Two Nutrients We Desperately Need: Vitamin C & B6
16 million Americans have low vitamin C levels, while a whopping 30 million are deficient in vitamin B6. Can you believe that? That’s tens of millions of Americans that aren’t getting the vitamins and minerals their bodies desperately need!

Vitamin C’s immune benefits are well-known, but did you know that vitamin C is a cofactor in the production of several mood-boosting neurotrasmitters as well, including dopamine and serotonin?

While your mind may go directly to fish oil or vitamin D when you think of supplements that help with happiness, vitamin C should snag a top spot on your list too.

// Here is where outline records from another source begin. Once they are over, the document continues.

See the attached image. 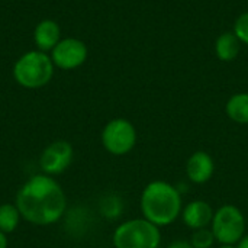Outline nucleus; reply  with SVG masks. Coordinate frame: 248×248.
Returning <instances> with one entry per match:
<instances>
[{
	"label": "nucleus",
	"instance_id": "21",
	"mask_svg": "<svg viewBox=\"0 0 248 248\" xmlns=\"http://www.w3.org/2000/svg\"><path fill=\"white\" fill-rule=\"evenodd\" d=\"M158 248H160V247H158Z\"/></svg>",
	"mask_w": 248,
	"mask_h": 248
},
{
	"label": "nucleus",
	"instance_id": "10",
	"mask_svg": "<svg viewBox=\"0 0 248 248\" xmlns=\"http://www.w3.org/2000/svg\"><path fill=\"white\" fill-rule=\"evenodd\" d=\"M214 209L205 201H193L186 205L182 212V219L185 225L193 231L208 228L214 219Z\"/></svg>",
	"mask_w": 248,
	"mask_h": 248
},
{
	"label": "nucleus",
	"instance_id": "12",
	"mask_svg": "<svg viewBox=\"0 0 248 248\" xmlns=\"http://www.w3.org/2000/svg\"><path fill=\"white\" fill-rule=\"evenodd\" d=\"M240 46H241V42L235 36V33L234 32H225V33H221L218 36V39L215 42V52L221 61L230 62L238 57Z\"/></svg>",
	"mask_w": 248,
	"mask_h": 248
},
{
	"label": "nucleus",
	"instance_id": "14",
	"mask_svg": "<svg viewBox=\"0 0 248 248\" xmlns=\"http://www.w3.org/2000/svg\"><path fill=\"white\" fill-rule=\"evenodd\" d=\"M20 212L16 205L3 203L0 205V231L4 234L13 232L20 221Z\"/></svg>",
	"mask_w": 248,
	"mask_h": 248
},
{
	"label": "nucleus",
	"instance_id": "9",
	"mask_svg": "<svg viewBox=\"0 0 248 248\" xmlns=\"http://www.w3.org/2000/svg\"><path fill=\"white\" fill-rule=\"evenodd\" d=\"M215 173L214 158L205 151L193 153L186 163V174L192 183L203 185L211 180Z\"/></svg>",
	"mask_w": 248,
	"mask_h": 248
},
{
	"label": "nucleus",
	"instance_id": "3",
	"mask_svg": "<svg viewBox=\"0 0 248 248\" xmlns=\"http://www.w3.org/2000/svg\"><path fill=\"white\" fill-rule=\"evenodd\" d=\"M54 73V62L42 51H31L23 54L13 67L15 80L26 89H38L45 86Z\"/></svg>",
	"mask_w": 248,
	"mask_h": 248
},
{
	"label": "nucleus",
	"instance_id": "11",
	"mask_svg": "<svg viewBox=\"0 0 248 248\" xmlns=\"http://www.w3.org/2000/svg\"><path fill=\"white\" fill-rule=\"evenodd\" d=\"M33 38L39 51L42 52H46L49 49L52 51L55 45L60 42V26L57 25V22L51 19H45L36 25Z\"/></svg>",
	"mask_w": 248,
	"mask_h": 248
},
{
	"label": "nucleus",
	"instance_id": "7",
	"mask_svg": "<svg viewBox=\"0 0 248 248\" xmlns=\"http://www.w3.org/2000/svg\"><path fill=\"white\" fill-rule=\"evenodd\" d=\"M87 58V48L84 42L76 38L60 41L52 49L51 60L54 65L61 70H74L80 67Z\"/></svg>",
	"mask_w": 248,
	"mask_h": 248
},
{
	"label": "nucleus",
	"instance_id": "1",
	"mask_svg": "<svg viewBox=\"0 0 248 248\" xmlns=\"http://www.w3.org/2000/svg\"><path fill=\"white\" fill-rule=\"evenodd\" d=\"M16 206L23 219L35 225L57 222L67 208L61 186L48 174L31 177L16 195Z\"/></svg>",
	"mask_w": 248,
	"mask_h": 248
},
{
	"label": "nucleus",
	"instance_id": "15",
	"mask_svg": "<svg viewBox=\"0 0 248 248\" xmlns=\"http://www.w3.org/2000/svg\"><path fill=\"white\" fill-rule=\"evenodd\" d=\"M215 235L212 232V230L209 228H202V230H196L190 238V244L193 248H212L215 243Z\"/></svg>",
	"mask_w": 248,
	"mask_h": 248
},
{
	"label": "nucleus",
	"instance_id": "8",
	"mask_svg": "<svg viewBox=\"0 0 248 248\" xmlns=\"http://www.w3.org/2000/svg\"><path fill=\"white\" fill-rule=\"evenodd\" d=\"M73 160V147L67 141H55L49 144L41 154L39 166L45 174H60L70 166Z\"/></svg>",
	"mask_w": 248,
	"mask_h": 248
},
{
	"label": "nucleus",
	"instance_id": "18",
	"mask_svg": "<svg viewBox=\"0 0 248 248\" xmlns=\"http://www.w3.org/2000/svg\"><path fill=\"white\" fill-rule=\"evenodd\" d=\"M237 248H248V234H246L237 244Z\"/></svg>",
	"mask_w": 248,
	"mask_h": 248
},
{
	"label": "nucleus",
	"instance_id": "19",
	"mask_svg": "<svg viewBox=\"0 0 248 248\" xmlns=\"http://www.w3.org/2000/svg\"><path fill=\"white\" fill-rule=\"evenodd\" d=\"M0 248H7V238L6 234L0 231Z\"/></svg>",
	"mask_w": 248,
	"mask_h": 248
},
{
	"label": "nucleus",
	"instance_id": "2",
	"mask_svg": "<svg viewBox=\"0 0 248 248\" xmlns=\"http://www.w3.org/2000/svg\"><path fill=\"white\" fill-rule=\"evenodd\" d=\"M140 205L144 218L158 228L173 224L182 214L180 192L163 180H155L145 186Z\"/></svg>",
	"mask_w": 248,
	"mask_h": 248
},
{
	"label": "nucleus",
	"instance_id": "13",
	"mask_svg": "<svg viewBox=\"0 0 248 248\" xmlns=\"http://www.w3.org/2000/svg\"><path fill=\"white\" fill-rule=\"evenodd\" d=\"M228 118L237 124H248V93H237L231 96L225 105Z\"/></svg>",
	"mask_w": 248,
	"mask_h": 248
},
{
	"label": "nucleus",
	"instance_id": "4",
	"mask_svg": "<svg viewBox=\"0 0 248 248\" xmlns=\"http://www.w3.org/2000/svg\"><path fill=\"white\" fill-rule=\"evenodd\" d=\"M160 244V228L145 218L126 221L113 232L115 248H158Z\"/></svg>",
	"mask_w": 248,
	"mask_h": 248
},
{
	"label": "nucleus",
	"instance_id": "20",
	"mask_svg": "<svg viewBox=\"0 0 248 248\" xmlns=\"http://www.w3.org/2000/svg\"><path fill=\"white\" fill-rule=\"evenodd\" d=\"M218 248H237V246H230V244H221Z\"/></svg>",
	"mask_w": 248,
	"mask_h": 248
},
{
	"label": "nucleus",
	"instance_id": "16",
	"mask_svg": "<svg viewBox=\"0 0 248 248\" xmlns=\"http://www.w3.org/2000/svg\"><path fill=\"white\" fill-rule=\"evenodd\" d=\"M234 33L240 39V42L248 45V12L238 16L234 23Z\"/></svg>",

Fast Facts: Vitamin C levels decline rapidly under both physical and mental stress (aka a typical Monday for many of us). That’s why it’s especially important to supplement with vitamin C when your world is out of whack!

Then there’s vitamin B6, the under appreciated B vitamin that does oh-so-much for our hearts, heads, energy, and moods. When cellular dysfunction sets in and our organs become irritated, B6 levels fall. It’s during these times of stress that our bodies are begging for B6.

To meet the RDA of vitamin B6, 1.5mg, you’d have to eat either 3 bananas, 12 tablespoons of roasted sunflower seeds, 3.5 cups of raw diced avocado, 3 cups sweet potatoes, 15 cups milk or 20 tablespoons of peanut butter. Sound like something you can stomach?

Nutritionists often recommend taking B6 as part of a B vitamin complex, as B2 (riboflavin) is needed to convert B6 to its active form in the liver.

Fast Facts: Women are twice as likely as men to be deficient in vitamin B6, possibly due to prolonged birth control use, as “the pill” has been pinned as yet another cause of nutrient depletion.